A few years later, I cannot recall exactly when, I was having lunch with Murray at the Augustus John, a pub in Fordingbridge, Hampshire, near where he lived, which has since been prosaically renamed the Railway Hotel. I do not remember what we had for our main courses, but we both ordered parsnip soup for our starters. We judged it very tasty, which consonant verdict we shared with each other. Our waitress cleared our plates, and we chattered on. About a quarter of an hour later, she brought our main courses. “Excuse me, miss, but what about our soup?” Murray asked.

The waitress looked at him, then at me, but said nothing.

“Er, we’ve had our soup, Murray,” I ventured.

“Have we? My goodness. My mind is playing tricks on me these days,” he said with a hearty guffaw.

===

### OBJECTIVE A
Copy the passage of the soup anecdote from "A few years" up to and including "a hearty guffaw.".
### OBJECTIVE B
Write what follows the final sentence of the anecdote about the parsnip soup lunch.
The listing after this comes from a separate source.

===

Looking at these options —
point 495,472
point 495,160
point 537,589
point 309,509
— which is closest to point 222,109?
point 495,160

===

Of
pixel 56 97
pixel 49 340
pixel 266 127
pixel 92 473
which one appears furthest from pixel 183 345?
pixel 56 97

===

### WRITTEN RESPONSE A
A few years later, I cannot recall exactly when, I was having lunch with Murray at the Augustus John, a pub in Fordingbridge, Hampshire, near where he lived, which has since been prosaically renamed the Railway Hotel. I do not remember what we had for our main courses, but we both ordered parsnip soup for our starters. We judged it very tasty, which consonant verdict we shared with each other. Our waitress cleared our plates, and we chattered on. About a quarter of an hour later, she brought our main courses. “Excuse me, miss, but what about our soup?” Murray asked.

The waitress looked at him, then at me, but said nothing.

“Er, we’ve had our soup, Murray,” I ventured.

“Have we? My goodness. My mind is playing tricks on me these days,” he said with a hearty guffaw.

### WRITTEN RESPONSE B
Well, perhaps it was. He was then closer to 90 than 80, after all. But, even so, it was only his short-term memory that was becoming faulty. When it came to his long and extraordinarily storied life as the greatest motor sport commentator the world has ever known — my words, not his — his memory was pin-sharp almost to the very end. In September 2013, by which time I was well into my 10-year stint as McLaren’s comms/PR chief and he was a month shy of 90, I interviewed him for a ‘Murray on McLaren at 50’ series of videos to commemorate the half-century since Bruce McLaren had founded his eponymous race team. Murray was fluent, witty, conscientious and insightful, and was chummy and courteous with our film crew, which is how I will always remember him.